The sequencing was performed by A&A Biotechnology, Gdynia, Poland. All the obtained sequences were checked using the BLAST online tool (https://blast.ncbi.nlm.nih.gov accessed on 6 October 2022) to verify their correctness. The sequences were deposited in GenBank under accession numbers OP860515 to OP860549 [38].

3.3. DNA Analysis

All obtained sequences were analyzed in FinchTV (Geospiza.com, accessed on 6 October 2022) and aligned using ClustalW implemented in MEGA X software [39]. To avoid the influence of missing data, the ends of the sequences were trimmed. The standard genetic indices, i.e., nucleotide composition, nucleotide diversity (ND), number of haplotypes (H), haplotype diversity (hd), number of segregating sites (S), number of variable sites (V), total number of nucleotide differences (TM), and average number of nucleotide differences (k) were calculated using DnaSP v.6 [40]. The haplotype networks for each gene were constructed using a Median-Joining Network method [41] in PopART v.1.7 software [42].

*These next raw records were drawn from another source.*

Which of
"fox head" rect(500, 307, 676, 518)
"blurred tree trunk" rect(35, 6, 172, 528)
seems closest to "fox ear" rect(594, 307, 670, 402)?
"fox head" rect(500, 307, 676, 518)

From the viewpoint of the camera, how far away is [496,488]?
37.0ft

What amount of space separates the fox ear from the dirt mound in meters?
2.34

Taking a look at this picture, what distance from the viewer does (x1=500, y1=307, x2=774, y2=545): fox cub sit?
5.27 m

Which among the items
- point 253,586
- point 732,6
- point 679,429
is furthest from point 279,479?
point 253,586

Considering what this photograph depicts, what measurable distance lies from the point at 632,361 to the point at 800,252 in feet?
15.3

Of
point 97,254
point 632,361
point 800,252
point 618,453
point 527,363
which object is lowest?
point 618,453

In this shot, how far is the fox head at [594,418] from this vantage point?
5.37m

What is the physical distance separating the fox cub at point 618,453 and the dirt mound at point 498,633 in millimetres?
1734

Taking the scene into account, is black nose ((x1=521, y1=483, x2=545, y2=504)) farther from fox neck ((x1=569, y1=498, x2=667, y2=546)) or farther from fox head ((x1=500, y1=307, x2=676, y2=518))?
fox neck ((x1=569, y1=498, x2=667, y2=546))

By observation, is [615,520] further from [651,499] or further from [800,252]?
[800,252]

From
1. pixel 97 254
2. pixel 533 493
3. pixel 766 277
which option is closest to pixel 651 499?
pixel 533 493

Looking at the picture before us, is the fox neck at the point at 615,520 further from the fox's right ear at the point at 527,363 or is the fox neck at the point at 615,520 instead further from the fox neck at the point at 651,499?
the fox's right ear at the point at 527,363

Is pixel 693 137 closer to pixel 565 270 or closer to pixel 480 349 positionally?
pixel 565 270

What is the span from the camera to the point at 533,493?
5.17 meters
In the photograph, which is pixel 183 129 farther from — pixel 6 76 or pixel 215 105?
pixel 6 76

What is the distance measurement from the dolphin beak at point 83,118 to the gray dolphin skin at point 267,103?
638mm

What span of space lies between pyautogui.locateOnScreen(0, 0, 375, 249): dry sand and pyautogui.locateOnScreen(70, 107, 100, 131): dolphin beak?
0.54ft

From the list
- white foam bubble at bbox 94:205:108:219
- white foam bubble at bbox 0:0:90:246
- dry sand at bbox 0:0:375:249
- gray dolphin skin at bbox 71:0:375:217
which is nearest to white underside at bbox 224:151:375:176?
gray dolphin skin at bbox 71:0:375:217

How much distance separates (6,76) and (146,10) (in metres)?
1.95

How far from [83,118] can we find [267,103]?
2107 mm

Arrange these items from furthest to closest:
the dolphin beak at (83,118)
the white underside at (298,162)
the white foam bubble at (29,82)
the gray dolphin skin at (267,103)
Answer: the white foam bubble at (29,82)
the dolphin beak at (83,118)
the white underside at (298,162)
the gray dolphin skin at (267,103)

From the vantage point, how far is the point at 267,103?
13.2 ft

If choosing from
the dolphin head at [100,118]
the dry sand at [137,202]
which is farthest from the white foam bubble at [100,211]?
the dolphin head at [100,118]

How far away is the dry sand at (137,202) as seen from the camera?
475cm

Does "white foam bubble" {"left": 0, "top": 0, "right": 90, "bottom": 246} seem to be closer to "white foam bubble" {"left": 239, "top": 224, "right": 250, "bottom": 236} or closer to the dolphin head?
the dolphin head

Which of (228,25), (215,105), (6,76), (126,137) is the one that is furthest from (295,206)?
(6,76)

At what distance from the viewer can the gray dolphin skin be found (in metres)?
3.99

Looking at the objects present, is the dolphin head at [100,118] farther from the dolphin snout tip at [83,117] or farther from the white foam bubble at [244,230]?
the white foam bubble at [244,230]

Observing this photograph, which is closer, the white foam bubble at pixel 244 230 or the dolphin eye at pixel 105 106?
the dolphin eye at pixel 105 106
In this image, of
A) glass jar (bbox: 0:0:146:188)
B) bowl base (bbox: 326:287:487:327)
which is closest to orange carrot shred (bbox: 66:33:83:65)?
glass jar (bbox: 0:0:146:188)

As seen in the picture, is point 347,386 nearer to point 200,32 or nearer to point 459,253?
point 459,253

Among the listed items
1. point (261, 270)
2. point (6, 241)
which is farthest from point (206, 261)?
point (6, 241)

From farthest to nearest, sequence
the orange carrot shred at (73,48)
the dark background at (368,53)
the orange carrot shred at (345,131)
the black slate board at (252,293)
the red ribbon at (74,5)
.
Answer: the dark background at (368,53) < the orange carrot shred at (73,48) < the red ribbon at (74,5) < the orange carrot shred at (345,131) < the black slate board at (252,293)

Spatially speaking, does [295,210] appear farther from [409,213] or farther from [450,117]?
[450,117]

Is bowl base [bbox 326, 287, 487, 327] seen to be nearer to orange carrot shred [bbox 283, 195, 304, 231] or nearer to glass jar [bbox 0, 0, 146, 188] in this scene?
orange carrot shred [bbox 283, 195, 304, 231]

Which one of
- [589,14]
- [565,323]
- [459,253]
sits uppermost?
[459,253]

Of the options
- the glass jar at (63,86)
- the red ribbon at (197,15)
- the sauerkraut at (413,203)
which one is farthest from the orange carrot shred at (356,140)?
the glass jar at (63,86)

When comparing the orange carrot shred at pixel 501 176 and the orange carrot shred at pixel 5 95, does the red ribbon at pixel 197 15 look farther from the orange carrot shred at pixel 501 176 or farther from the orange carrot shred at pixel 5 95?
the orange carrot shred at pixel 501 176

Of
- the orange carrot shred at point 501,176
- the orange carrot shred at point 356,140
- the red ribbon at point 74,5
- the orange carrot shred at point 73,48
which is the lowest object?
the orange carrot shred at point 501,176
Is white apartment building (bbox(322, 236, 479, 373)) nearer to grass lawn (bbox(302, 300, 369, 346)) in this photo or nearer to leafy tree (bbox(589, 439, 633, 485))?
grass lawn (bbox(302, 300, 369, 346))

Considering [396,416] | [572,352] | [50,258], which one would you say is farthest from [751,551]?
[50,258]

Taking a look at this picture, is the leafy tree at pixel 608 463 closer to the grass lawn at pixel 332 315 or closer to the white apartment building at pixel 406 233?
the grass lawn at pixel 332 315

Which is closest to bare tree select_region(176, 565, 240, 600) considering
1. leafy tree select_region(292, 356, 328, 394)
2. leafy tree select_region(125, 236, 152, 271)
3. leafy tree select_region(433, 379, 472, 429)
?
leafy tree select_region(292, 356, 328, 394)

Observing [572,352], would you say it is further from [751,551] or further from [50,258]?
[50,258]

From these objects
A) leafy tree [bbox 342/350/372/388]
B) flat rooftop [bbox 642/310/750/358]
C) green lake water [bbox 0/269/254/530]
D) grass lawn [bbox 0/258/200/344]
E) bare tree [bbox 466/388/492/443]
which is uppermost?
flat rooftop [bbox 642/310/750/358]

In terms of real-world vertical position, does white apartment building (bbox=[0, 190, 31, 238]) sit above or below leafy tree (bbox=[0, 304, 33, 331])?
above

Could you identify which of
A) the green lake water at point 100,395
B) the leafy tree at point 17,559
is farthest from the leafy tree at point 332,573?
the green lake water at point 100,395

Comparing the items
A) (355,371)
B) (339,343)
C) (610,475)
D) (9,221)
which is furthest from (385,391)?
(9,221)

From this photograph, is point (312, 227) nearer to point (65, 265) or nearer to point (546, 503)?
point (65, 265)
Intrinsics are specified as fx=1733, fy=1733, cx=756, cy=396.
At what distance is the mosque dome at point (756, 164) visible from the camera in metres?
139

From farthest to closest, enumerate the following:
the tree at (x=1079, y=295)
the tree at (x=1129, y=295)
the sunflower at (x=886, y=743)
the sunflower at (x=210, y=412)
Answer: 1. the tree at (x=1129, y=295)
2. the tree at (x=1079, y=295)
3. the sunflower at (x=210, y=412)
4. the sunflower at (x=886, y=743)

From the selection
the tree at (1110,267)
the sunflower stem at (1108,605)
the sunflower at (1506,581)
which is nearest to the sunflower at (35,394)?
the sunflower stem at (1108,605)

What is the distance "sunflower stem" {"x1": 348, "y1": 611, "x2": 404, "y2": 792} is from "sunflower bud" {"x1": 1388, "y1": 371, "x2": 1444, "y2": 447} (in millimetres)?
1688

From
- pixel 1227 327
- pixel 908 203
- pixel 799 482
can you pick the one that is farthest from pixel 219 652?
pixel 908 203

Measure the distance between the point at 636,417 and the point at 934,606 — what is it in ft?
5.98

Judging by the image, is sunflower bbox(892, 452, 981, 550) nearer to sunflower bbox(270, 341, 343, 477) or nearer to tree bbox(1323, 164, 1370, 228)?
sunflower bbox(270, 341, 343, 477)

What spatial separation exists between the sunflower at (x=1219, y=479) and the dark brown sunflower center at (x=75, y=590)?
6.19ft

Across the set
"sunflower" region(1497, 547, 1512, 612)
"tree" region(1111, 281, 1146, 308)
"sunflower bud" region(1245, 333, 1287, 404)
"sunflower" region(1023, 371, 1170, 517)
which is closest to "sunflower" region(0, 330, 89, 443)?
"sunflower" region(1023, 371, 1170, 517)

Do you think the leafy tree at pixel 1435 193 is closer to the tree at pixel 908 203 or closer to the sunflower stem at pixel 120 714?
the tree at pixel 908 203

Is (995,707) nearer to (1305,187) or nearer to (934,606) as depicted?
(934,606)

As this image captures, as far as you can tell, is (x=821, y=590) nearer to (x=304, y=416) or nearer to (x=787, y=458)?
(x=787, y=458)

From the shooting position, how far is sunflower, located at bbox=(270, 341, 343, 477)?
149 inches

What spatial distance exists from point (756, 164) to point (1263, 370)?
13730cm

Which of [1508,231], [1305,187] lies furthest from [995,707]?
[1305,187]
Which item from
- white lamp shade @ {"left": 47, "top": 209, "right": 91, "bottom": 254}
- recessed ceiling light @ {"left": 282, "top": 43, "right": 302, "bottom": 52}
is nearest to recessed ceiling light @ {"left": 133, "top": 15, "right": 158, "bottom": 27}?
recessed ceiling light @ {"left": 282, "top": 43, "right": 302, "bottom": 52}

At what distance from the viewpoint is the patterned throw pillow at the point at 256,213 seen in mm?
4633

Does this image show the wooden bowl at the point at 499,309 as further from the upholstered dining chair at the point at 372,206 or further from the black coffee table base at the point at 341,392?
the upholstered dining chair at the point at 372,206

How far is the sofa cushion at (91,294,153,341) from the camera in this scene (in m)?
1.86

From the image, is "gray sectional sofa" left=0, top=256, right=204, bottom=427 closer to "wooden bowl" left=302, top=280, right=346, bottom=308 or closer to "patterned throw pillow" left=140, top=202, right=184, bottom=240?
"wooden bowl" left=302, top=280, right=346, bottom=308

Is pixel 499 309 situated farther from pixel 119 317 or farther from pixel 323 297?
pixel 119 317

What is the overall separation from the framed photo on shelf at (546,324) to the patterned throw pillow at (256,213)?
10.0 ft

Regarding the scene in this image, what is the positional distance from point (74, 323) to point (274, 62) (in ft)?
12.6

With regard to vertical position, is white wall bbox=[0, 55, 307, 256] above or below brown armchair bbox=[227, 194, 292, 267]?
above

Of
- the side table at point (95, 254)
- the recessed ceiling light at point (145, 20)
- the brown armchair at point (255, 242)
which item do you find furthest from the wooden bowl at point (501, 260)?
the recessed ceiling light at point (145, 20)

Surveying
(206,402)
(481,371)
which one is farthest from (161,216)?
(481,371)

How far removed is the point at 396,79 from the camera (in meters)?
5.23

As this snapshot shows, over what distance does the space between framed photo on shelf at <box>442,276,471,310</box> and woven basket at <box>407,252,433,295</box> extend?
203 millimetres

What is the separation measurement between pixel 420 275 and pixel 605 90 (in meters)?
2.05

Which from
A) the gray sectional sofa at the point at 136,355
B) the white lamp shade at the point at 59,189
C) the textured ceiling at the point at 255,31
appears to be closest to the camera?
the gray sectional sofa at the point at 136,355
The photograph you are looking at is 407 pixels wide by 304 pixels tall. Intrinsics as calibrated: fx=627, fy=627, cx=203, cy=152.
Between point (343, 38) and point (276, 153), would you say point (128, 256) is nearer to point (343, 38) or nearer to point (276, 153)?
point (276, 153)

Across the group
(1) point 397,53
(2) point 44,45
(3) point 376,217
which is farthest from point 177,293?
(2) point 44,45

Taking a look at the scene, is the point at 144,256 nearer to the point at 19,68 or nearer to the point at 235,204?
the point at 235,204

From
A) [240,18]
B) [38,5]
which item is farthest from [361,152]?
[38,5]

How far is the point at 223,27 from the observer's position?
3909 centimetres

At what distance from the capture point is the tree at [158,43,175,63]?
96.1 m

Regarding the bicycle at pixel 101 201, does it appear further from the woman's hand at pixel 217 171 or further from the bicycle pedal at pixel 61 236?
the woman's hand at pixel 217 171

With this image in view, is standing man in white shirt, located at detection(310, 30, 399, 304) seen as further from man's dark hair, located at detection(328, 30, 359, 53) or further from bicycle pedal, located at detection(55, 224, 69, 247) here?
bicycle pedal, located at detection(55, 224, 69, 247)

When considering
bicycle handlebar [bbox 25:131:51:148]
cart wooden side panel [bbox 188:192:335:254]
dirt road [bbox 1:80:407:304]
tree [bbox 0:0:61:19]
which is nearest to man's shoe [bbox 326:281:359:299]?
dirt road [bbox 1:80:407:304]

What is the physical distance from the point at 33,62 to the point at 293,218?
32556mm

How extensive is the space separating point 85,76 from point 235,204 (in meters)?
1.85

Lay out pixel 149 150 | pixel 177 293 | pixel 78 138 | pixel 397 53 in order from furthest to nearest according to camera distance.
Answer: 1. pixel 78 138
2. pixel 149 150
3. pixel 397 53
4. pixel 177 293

The atpB-rbcL spacer sequence of Pleurozium schreberi obtained from NCBI GenBank was attached to the analysis. The accession number for this additional sequence is MK313952. The specimen originates from Zliv in the Czech Republic.

The pairwise distances for each obtained haplotype and additional sequence MK313952.1 were calculated in MEGA X software using the number of differences model [39].

4. Conclusions

Our preliminary study showed a low genetic variation in atpB-rbcL spacer sequences among P. schreberi specimens in some areas of Poland. One of the hypothetical reasons for this result could be that we collected mosses in their homogeneous habitat. Our samples were collected in pine forests (Leucobryo-Pinetum and Peucedano-Pinetum), which are the typical habitat of this species in Poland. Most of these pine forests have been and are used economically, which may also affect the obtained results.

The research should be repeated for other combinations of cpDNA markers, i.e., psbA-trnH, trnL-F, and rps4-trnS, with more samples from each location. In the future, it is worth considering these markers, as well as microsatellite markers or NGS technology, to investigate the genetic diversity of mosses, not only in Poland, but also throughout Europe and the world.